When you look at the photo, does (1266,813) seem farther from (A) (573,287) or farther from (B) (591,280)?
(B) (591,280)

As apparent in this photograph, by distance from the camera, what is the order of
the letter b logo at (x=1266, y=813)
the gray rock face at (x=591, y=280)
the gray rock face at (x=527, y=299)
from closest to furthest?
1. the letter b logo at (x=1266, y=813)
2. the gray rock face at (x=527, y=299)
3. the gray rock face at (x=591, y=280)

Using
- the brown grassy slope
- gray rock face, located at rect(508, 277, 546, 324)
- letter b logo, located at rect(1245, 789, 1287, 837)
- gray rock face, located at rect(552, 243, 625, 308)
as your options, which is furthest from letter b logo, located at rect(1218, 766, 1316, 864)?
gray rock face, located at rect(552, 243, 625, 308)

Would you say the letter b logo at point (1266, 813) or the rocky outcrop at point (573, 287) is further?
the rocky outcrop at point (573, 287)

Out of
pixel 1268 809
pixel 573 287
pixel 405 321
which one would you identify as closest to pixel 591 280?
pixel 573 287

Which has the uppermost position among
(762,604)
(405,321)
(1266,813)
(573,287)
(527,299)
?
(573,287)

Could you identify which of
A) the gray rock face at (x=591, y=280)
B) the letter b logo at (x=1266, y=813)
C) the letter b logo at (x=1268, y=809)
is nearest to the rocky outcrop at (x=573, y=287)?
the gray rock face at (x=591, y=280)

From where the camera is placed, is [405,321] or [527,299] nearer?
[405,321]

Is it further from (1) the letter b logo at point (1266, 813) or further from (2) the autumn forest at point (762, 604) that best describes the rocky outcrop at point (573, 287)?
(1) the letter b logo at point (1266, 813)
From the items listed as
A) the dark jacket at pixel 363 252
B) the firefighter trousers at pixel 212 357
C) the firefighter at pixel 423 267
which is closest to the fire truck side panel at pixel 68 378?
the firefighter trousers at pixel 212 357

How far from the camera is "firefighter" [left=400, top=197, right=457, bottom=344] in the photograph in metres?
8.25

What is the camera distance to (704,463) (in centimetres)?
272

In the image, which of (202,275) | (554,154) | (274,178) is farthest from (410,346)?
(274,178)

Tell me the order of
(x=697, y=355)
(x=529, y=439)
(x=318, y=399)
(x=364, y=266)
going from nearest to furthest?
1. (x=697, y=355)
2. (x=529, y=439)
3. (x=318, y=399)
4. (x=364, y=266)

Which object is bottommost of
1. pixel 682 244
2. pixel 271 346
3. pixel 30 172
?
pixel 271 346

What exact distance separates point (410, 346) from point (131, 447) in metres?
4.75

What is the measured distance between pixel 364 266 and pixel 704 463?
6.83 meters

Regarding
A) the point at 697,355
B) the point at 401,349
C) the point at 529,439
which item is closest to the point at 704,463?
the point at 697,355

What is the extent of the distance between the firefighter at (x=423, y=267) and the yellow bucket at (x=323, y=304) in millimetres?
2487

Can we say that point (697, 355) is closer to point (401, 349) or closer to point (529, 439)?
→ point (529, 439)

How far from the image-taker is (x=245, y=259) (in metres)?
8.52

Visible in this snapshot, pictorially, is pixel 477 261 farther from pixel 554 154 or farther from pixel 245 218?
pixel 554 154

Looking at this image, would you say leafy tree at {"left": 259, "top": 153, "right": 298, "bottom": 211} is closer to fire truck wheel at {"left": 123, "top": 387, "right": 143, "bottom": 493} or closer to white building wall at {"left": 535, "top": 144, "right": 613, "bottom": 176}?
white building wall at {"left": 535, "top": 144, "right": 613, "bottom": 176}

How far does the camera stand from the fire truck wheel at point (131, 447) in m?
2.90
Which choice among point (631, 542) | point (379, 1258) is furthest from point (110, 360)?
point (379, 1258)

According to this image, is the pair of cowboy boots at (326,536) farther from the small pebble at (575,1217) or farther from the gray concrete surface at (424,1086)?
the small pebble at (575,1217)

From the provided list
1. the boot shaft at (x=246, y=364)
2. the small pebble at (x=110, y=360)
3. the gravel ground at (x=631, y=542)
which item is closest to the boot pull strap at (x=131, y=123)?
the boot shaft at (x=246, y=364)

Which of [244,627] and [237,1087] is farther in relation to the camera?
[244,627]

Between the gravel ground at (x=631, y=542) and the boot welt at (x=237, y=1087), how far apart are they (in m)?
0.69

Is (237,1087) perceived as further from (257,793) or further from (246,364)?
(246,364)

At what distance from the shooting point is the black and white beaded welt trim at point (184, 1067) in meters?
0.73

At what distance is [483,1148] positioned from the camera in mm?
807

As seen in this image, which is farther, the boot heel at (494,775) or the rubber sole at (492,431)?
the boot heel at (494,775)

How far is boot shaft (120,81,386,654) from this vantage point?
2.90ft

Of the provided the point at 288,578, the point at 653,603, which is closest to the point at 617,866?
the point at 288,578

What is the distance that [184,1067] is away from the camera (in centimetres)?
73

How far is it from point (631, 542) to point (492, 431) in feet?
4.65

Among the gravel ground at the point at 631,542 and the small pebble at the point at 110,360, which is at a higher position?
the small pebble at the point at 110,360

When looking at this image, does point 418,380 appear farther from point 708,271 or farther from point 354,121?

## [CHALLENGE]
Rewrite the lines from the start up to and including the line with "3. the gray rock face at (x=591, y=280)", putting "viewer" in place of "camera" and changing nothing else.

## [EXERCISE OUTPUT]
When you look at the photo, does (1266,813) seem farther from (A) (573,287) or farther from (B) (591,280)?
(B) (591,280)

As apparent in this photograph, by distance from the viewer, what is the order of
the letter b logo at (x=1266, y=813)
the gray rock face at (x=591, y=280)
the gray rock face at (x=527, y=299)
from closest to furthest?
1. the letter b logo at (x=1266, y=813)
2. the gray rock face at (x=527, y=299)
3. the gray rock face at (x=591, y=280)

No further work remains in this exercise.